This page is obsolete, please see Google Summer Of Code 2016 if you're looking for the GSoC 2006 ideas.
This pages lists the project ideas for Google Summer of Code. As Hudson is primarily implemented in Java, a Java fluency is necessary for most of the projects.
In addition to ideas listed here, any other ideas that you may have are welcome. If you have any questions, please feel free to send them to email@example.com.
Pluggable job queue implementation
Queue controls what build/test jobs are executed where and when, so it's a critical piece in the better utilization of the system. There are a lot of other things that can be put into making scheduling decisions, such as trying to keep a project on the set of small machines as much as possible, figuring out the system capabilities through build times, or detecting broken slaves and trying to avoid that, etc. So we'd like to let the community and interested developers experiment with new and different queue implementations, but the current queue implementation in Hudson is monolithic and cannot be replaced.
This project is thus first to make the queue implementation pluggable, then experiment with various queue implementations. The algorithm for queue is open-ended, but if you need some concrete suggestions to start with, consistent hashing is an interesting starting point to improve the locality of builds.
Expect some concurrency programming.
Opening up a Hudson cluster for other uses
Hudson creates a cluster of nodes that it uses for builds and tests, but allowing people to use the cluster for other purposes is useful, too.
To that end, this project is about developing a general-purpose environment for doing a distributed computing. We can discuss what kind of approaches would make sense, but if you need some concrete suggestions to get started, it could include:
- Scripting language like Groovy, patched a little to support distributed computation, as the environment to write a program that spans multiple JVMs. This experiment is already done to some degree to verify the feasibility of this effort.

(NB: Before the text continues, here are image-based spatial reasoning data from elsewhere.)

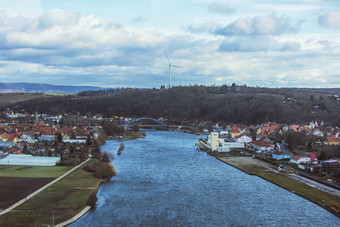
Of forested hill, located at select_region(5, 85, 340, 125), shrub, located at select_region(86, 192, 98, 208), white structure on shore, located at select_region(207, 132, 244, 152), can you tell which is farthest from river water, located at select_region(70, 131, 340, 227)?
forested hill, located at select_region(5, 85, 340, 125)

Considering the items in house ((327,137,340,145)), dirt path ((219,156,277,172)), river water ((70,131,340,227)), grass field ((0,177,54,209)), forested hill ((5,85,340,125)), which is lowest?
dirt path ((219,156,277,172))

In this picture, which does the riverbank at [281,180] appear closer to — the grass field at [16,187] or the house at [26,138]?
the grass field at [16,187]

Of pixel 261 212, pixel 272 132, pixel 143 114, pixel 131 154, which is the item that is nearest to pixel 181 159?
pixel 131 154

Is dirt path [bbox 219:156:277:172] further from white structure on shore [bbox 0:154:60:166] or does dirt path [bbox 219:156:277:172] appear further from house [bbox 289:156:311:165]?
white structure on shore [bbox 0:154:60:166]

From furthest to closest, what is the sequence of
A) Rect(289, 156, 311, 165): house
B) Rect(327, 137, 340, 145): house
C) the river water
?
1. Rect(327, 137, 340, 145): house
2. Rect(289, 156, 311, 165): house
3. the river water

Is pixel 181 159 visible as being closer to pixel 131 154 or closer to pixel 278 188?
pixel 131 154

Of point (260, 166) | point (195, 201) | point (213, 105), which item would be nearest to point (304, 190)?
point (195, 201)
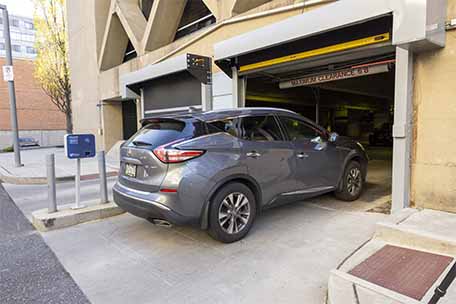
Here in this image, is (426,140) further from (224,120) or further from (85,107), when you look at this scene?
(85,107)

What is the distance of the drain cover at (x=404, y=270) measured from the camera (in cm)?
251

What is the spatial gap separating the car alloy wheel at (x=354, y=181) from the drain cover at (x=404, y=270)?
218 cm

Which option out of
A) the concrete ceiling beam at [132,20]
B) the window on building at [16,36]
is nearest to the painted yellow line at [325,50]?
the concrete ceiling beam at [132,20]

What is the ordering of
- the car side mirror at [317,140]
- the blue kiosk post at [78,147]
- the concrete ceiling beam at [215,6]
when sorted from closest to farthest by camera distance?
1. the car side mirror at [317,140]
2. the blue kiosk post at [78,147]
3. the concrete ceiling beam at [215,6]

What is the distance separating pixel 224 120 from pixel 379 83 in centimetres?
939

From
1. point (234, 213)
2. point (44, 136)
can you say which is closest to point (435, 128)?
point (234, 213)

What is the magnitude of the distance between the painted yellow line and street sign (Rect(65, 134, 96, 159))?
3845 millimetres

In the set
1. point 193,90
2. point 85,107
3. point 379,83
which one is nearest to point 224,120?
point 193,90

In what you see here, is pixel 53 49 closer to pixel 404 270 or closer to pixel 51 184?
pixel 51 184

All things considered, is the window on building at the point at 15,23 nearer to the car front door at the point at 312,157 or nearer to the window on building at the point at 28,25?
the window on building at the point at 28,25

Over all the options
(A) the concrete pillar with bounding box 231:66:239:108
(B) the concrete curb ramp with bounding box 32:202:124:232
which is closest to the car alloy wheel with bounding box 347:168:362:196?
(A) the concrete pillar with bounding box 231:66:239:108

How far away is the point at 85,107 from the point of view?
17.4 meters

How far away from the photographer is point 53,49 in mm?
20156

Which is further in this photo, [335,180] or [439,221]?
[335,180]
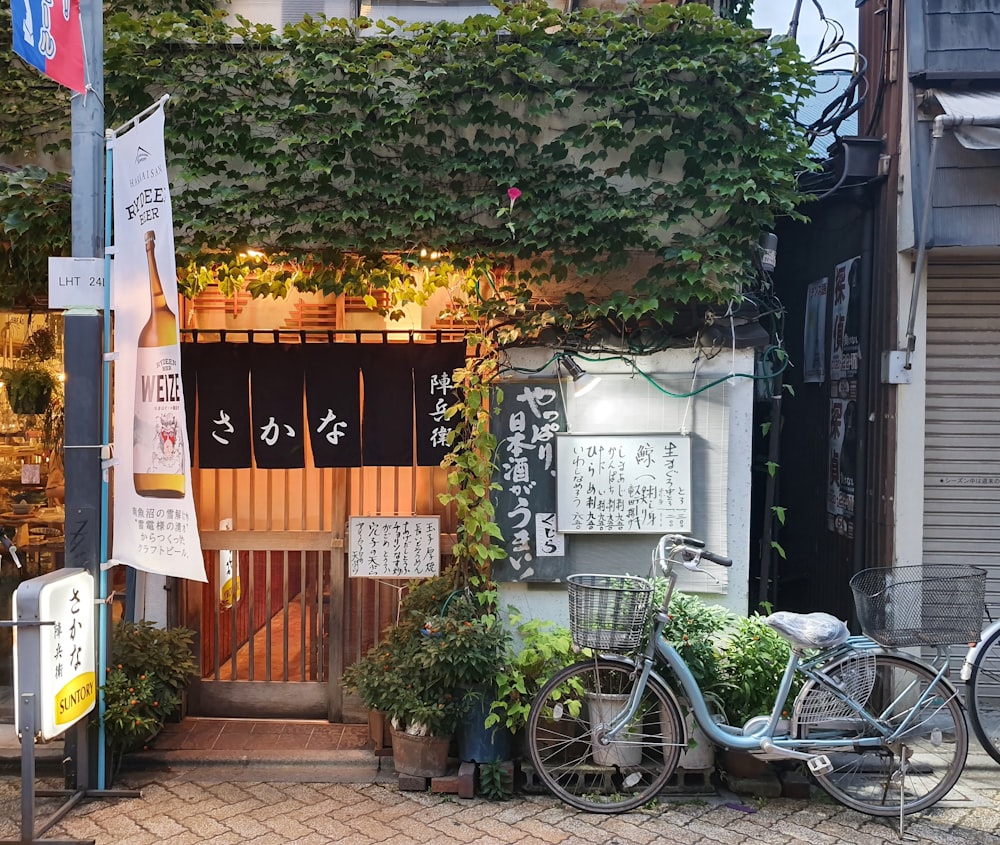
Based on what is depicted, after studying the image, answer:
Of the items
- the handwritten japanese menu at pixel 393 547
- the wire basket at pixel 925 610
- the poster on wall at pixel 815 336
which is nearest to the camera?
the wire basket at pixel 925 610

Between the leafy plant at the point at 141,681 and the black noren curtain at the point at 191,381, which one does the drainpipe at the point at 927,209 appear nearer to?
the black noren curtain at the point at 191,381

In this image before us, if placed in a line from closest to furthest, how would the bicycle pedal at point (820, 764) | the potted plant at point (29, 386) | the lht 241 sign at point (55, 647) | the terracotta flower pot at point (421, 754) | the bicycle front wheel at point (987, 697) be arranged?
the lht 241 sign at point (55, 647) < the bicycle pedal at point (820, 764) < the bicycle front wheel at point (987, 697) < the terracotta flower pot at point (421, 754) < the potted plant at point (29, 386)

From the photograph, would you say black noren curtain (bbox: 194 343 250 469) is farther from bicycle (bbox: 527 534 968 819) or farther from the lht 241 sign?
bicycle (bbox: 527 534 968 819)

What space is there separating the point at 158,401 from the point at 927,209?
6.26 m

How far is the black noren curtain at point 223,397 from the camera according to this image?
7.03m

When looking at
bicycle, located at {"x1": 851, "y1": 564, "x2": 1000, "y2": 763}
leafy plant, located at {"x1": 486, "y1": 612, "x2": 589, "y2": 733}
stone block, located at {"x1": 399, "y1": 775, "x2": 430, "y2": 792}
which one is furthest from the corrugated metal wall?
stone block, located at {"x1": 399, "y1": 775, "x2": 430, "y2": 792}

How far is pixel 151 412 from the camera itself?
5.51 meters

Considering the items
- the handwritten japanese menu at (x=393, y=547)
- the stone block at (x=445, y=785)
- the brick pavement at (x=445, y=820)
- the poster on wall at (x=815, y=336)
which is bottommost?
the brick pavement at (x=445, y=820)

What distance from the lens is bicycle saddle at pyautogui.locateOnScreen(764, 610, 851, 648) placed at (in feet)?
17.8

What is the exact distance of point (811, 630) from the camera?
5465 millimetres

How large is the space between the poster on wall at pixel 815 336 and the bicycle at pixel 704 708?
382cm

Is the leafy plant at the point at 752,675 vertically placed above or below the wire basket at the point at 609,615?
below

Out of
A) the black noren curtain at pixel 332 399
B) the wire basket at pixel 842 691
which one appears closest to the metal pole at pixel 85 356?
the black noren curtain at pixel 332 399

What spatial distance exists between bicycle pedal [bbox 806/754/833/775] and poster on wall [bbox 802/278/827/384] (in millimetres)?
4453
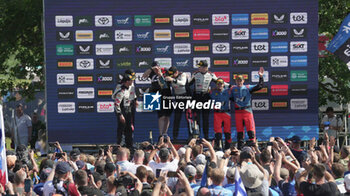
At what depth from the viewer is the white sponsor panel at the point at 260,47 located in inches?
692

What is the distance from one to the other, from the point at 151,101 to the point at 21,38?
6.57 meters

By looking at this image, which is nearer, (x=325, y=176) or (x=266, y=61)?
(x=325, y=176)

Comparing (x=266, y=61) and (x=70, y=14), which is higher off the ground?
(x=70, y=14)

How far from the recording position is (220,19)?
17.5 metres

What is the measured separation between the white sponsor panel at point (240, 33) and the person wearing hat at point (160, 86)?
220cm

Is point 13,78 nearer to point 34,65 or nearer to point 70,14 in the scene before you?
point 34,65

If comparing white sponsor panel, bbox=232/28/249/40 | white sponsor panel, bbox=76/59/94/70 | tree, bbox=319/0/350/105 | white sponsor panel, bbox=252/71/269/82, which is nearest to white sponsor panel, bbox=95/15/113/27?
white sponsor panel, bbox=76/59/94/70

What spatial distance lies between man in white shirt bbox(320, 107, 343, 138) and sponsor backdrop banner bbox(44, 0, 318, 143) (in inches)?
68.6

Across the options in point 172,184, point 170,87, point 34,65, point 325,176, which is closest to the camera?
point 325,176

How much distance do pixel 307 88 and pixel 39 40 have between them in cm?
920

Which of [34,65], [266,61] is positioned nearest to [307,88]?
[266,61]

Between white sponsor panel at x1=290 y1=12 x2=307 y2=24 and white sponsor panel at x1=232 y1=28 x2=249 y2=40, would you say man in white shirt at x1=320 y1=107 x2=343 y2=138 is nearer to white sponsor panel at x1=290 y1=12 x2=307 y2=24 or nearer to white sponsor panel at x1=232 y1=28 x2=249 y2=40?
white sponsor panel at x1=290 y1=12 x2=307 y2=24

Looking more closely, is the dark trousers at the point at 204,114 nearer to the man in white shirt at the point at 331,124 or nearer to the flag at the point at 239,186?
the man in white shirt at the point at 331,124

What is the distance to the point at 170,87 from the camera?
673 inches
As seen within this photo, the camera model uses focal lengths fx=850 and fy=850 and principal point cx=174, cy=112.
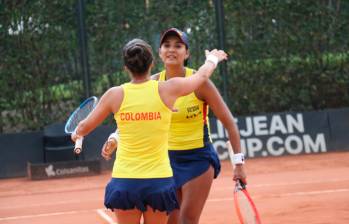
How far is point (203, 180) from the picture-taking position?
240 inches

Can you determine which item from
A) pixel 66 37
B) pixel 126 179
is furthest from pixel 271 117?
pixel 126 179

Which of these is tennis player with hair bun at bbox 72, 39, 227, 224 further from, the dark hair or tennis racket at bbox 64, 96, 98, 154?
tennis racket at bbox 64, 96, 98, 154

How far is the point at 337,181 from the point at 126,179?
317 inches

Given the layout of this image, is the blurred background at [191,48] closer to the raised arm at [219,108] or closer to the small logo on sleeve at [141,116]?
the raised arm at [219,108]

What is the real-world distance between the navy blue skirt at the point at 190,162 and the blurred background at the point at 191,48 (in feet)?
34.1

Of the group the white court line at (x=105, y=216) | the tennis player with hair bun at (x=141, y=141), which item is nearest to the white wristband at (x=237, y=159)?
the tennis player with hair bun at (x=141, y=141)

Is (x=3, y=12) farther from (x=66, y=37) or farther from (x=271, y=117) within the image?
(x=271, y=117)

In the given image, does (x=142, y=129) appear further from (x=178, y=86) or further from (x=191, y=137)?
(x=191, y=137)

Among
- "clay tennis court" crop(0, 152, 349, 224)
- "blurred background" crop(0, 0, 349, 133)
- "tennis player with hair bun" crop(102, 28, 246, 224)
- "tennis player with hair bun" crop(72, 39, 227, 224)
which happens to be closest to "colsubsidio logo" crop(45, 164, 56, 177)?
"clay tennis court" crop(0, 152, 349, 224)

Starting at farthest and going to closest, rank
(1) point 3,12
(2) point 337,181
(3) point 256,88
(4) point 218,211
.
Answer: (3) point 256,88
(1) point 3,12
(2) point 337,181
(4) point 218,211

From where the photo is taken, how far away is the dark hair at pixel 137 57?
4777mm

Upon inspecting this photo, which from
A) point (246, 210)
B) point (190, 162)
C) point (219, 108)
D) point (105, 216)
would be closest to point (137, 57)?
point (219, 108)

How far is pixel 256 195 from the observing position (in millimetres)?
11539

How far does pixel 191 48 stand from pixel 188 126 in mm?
10807
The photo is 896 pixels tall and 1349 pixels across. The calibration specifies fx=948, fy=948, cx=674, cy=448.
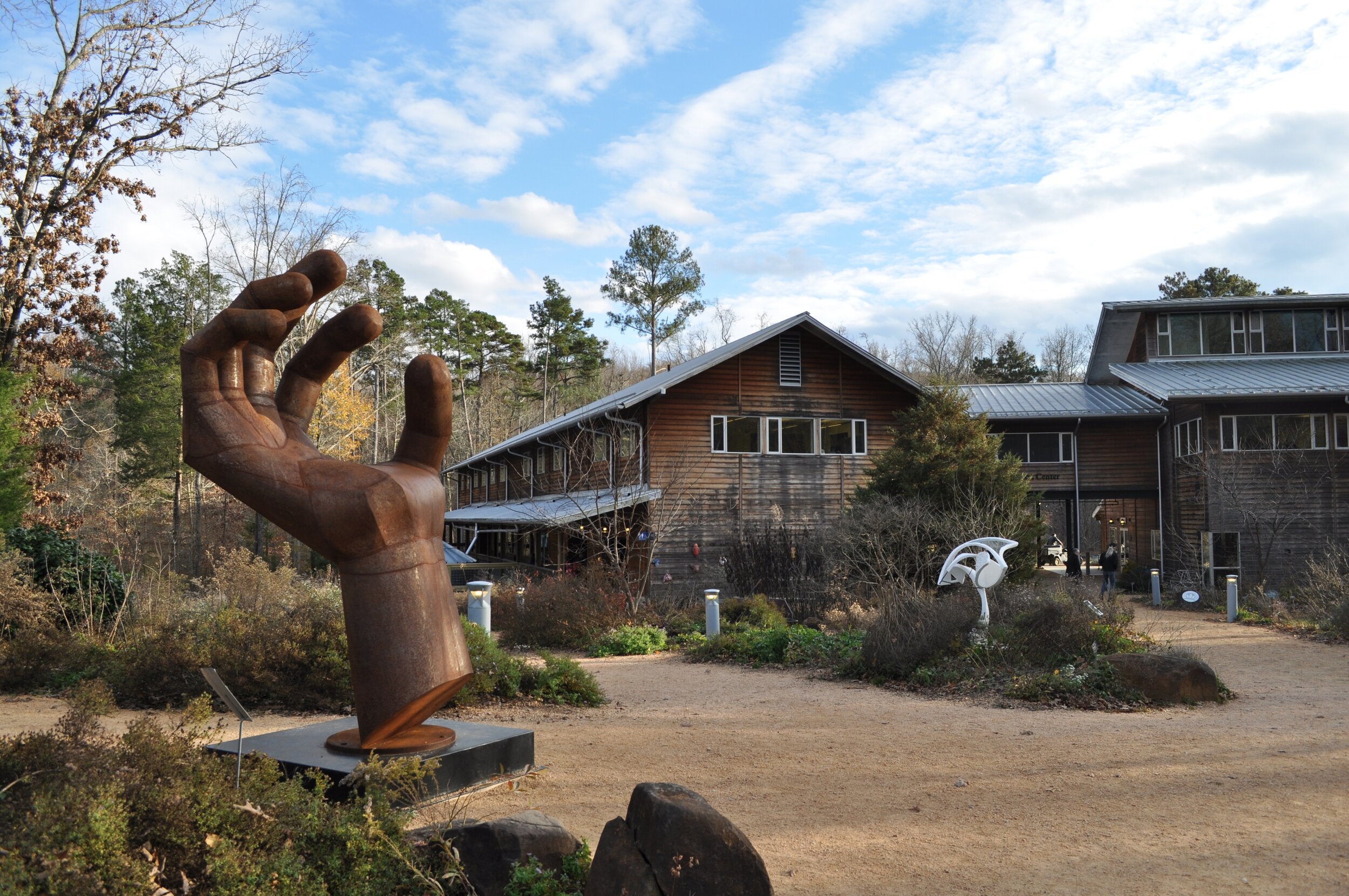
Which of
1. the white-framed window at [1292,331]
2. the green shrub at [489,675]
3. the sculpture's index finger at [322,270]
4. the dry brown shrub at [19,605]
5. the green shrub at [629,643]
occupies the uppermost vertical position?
the white-framed window at [1292,331]

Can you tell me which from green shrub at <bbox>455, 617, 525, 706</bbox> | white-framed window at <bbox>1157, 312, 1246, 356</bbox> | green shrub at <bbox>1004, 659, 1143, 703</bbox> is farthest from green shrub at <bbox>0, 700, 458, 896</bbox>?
white-framed window at <bbox>1157, 312, 1246, 356</bbox>

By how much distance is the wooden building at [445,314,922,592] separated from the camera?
23.5 m

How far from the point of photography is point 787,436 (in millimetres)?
25281

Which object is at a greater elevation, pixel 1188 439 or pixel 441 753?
pixel 1188 439

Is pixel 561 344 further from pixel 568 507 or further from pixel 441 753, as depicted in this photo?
pixel 441 753

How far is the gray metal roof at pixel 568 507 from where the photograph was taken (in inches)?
786

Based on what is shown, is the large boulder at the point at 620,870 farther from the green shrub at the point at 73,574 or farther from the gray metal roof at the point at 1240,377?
the gray metal roof at the point at 1240,377

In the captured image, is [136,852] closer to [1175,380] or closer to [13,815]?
[13,815]

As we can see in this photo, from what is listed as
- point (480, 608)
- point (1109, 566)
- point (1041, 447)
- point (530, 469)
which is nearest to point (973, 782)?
point (480, 608)

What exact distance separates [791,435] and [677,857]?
2185cm

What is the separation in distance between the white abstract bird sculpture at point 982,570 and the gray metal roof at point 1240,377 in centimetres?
1462

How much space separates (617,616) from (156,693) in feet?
24.4

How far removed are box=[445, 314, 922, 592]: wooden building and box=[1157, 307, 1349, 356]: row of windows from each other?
10.5m

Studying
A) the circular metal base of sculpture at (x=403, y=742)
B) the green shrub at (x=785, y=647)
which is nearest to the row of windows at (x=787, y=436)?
the green shrub at (x=785, y=647)
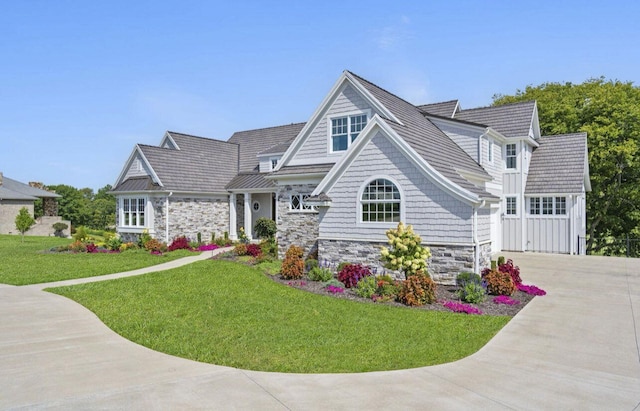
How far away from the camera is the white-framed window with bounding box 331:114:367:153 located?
58.8ft

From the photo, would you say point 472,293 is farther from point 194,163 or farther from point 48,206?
point 48,206

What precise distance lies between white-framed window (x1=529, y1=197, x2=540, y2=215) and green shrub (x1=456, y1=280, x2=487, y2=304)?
42.2ft

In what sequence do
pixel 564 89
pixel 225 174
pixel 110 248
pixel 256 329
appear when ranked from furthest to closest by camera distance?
pixel 564 89, pixel 225 174, pixel 110 248, pixel 256 329

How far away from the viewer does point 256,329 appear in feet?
29.0

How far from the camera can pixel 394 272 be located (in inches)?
572

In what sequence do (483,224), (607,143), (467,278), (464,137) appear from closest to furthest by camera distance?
(467,278) → (483,224) → (464,137) → (607,143)

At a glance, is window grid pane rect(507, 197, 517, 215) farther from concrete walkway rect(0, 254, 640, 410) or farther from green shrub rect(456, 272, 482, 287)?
concrete walkway rect(0, 254, 640, 410)

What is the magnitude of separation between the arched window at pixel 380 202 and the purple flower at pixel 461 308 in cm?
396

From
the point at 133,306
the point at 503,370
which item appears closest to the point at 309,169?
the point at 133,306

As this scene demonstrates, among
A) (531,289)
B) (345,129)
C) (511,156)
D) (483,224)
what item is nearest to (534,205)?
(511,156)

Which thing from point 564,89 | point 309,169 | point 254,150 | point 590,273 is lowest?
point 590,273

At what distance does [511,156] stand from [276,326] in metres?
18.7

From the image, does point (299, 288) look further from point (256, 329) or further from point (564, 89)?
point (564, 89)

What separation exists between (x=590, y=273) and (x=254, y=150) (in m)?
21.8
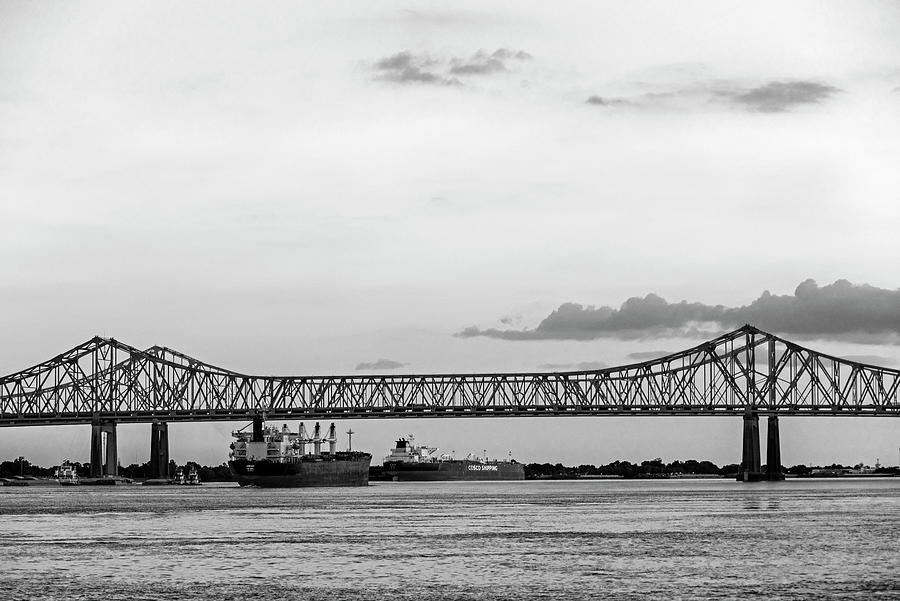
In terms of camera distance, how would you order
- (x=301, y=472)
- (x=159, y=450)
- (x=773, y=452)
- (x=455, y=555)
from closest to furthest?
(x=455, y=555), (x=301, y=472), (x=773, y=452), (x=159, y=450)

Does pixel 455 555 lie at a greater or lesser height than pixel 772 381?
lesser

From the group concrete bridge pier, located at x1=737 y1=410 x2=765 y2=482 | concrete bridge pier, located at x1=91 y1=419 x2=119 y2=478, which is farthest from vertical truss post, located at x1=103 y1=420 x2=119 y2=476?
concrete bridge pier, located at x1=737 y1=410 x2=765 y2=482

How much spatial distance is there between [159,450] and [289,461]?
34.4 metres

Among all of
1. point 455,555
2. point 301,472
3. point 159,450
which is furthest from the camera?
point 159,450

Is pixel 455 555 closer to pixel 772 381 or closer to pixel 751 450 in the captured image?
pixel 751 450

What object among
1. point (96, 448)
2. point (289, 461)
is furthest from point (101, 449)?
point (289, 461)

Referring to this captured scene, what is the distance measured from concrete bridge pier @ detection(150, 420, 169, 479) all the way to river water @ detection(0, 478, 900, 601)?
97782mm

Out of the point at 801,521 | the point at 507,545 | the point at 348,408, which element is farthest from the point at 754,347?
the point at 507,545

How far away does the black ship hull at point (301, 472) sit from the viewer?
491 ft

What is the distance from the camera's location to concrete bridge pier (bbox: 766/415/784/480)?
525 ft

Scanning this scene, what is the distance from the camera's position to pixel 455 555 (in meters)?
51.1

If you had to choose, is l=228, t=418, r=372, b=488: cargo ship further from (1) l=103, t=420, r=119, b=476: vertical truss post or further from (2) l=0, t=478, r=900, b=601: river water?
(2) l=0, t=478, r=900, b=601: river water

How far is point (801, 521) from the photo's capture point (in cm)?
7006

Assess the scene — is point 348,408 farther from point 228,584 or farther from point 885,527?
point 228,584
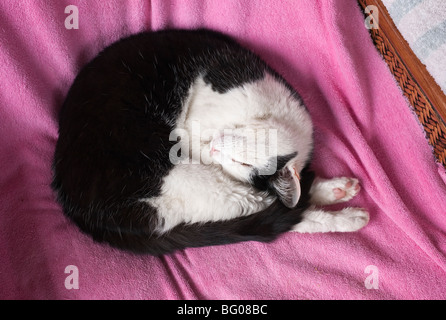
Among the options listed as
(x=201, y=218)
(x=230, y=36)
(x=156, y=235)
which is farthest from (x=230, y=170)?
(x=230, y=36)

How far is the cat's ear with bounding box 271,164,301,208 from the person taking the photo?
1.11 metres

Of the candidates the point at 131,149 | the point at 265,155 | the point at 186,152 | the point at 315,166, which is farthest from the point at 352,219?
the point at 131,149

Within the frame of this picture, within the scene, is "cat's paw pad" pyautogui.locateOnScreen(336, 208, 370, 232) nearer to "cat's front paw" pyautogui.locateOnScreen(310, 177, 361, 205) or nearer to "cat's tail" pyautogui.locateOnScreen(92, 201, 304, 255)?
"cat's front paw" pyautogui.locateOnScreen(310, 177, 361, 205)

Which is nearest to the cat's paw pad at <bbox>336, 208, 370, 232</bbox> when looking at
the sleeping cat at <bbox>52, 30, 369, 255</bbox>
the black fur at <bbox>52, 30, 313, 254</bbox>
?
the sleeping cat at <bbox>52, 30, 369, 255</bbox>

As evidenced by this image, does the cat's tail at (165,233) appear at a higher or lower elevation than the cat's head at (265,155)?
lower

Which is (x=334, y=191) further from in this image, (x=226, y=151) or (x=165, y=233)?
(x=165, y=233)

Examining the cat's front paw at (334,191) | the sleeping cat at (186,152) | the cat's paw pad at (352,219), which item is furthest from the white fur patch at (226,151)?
the cat's paw pad at (352,219)

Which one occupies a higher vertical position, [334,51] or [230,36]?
[230,36]

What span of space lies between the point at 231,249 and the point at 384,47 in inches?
35.0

- A few library calls on this environment for common tasks, such as staging files on multiple JVMs, telling Hudson that the script is using nodes, and/or forking the same process over a large number of nodes.
- A CLI and/or Ant task to make this functionality available to different environments.
Such environment can be used to simplify the administration of Hudson cluster, perform one-off tasks, do distributed testing, and a lot more.
Unified Instant Messenger support
Hudson has several plugins that define connectivity to different IM protocols for notification and bots, but there's not much code reuse between them, and each bot end up looking very different.
This project is about defining an abstract model of instant messenger and the bot, in such a way that the concrete protocol support can be implemented as add-ons. A project should also define several other extension points, such as adding new bot commands.
Support for Jython/JRuby plugin
Plugins have always been one of the strong points of Hudson, but the fact that it has to be written in Java makes it unnecessarily hard to write a simple plugin. So this project is about letting people write a plugin in other languages, whose interpreters are available in JVM (such as Jython and JRuby.)
Such environment can focus on common use cases, such as writing a builder, and need not support everything. We should take advantage of this to further reduce the boiler plate code that a Hudson plugin may require.
Add Windows Integrated Authentication to Hudson
Windows domains and Internet Explorer supports Keroberos-on-SPNEGO based single sign-on solution called "Windows Integrated Authentication". This allows the users of a Windows domain to access a remote web application without typing the password again. There are several pieces in JDKs that implement a part of the protocol, but it's not as readily usable as it should be.
So this project is about wrapping the WIA support into a reusable library, and then integrate that into Hudson. This will benefit Java webapps in general, not just Hudson.
This task is very well scoped out, so the creativity is mainly in implementation and designing it for reusability. Some of you may like that, and some others may hate that.
Wake on LAN support
Work load on Hudson tends to be spiky, and it's rare to see the entire cluster utilized. Therefore, to make Hudson greener, it'd be nice for Hudson to be able to shut down unused nodes and bring them back on as the load changes. There is already an infrastructure in Hudson to do this, but it currently lacks the means to power it off and bring it up.
This project is about implementing a Wake-on-LAN protocol support, which allows us to remotely power on a computer over the network, combined with various platform-specific shutdown techniques, to implement this mechanism.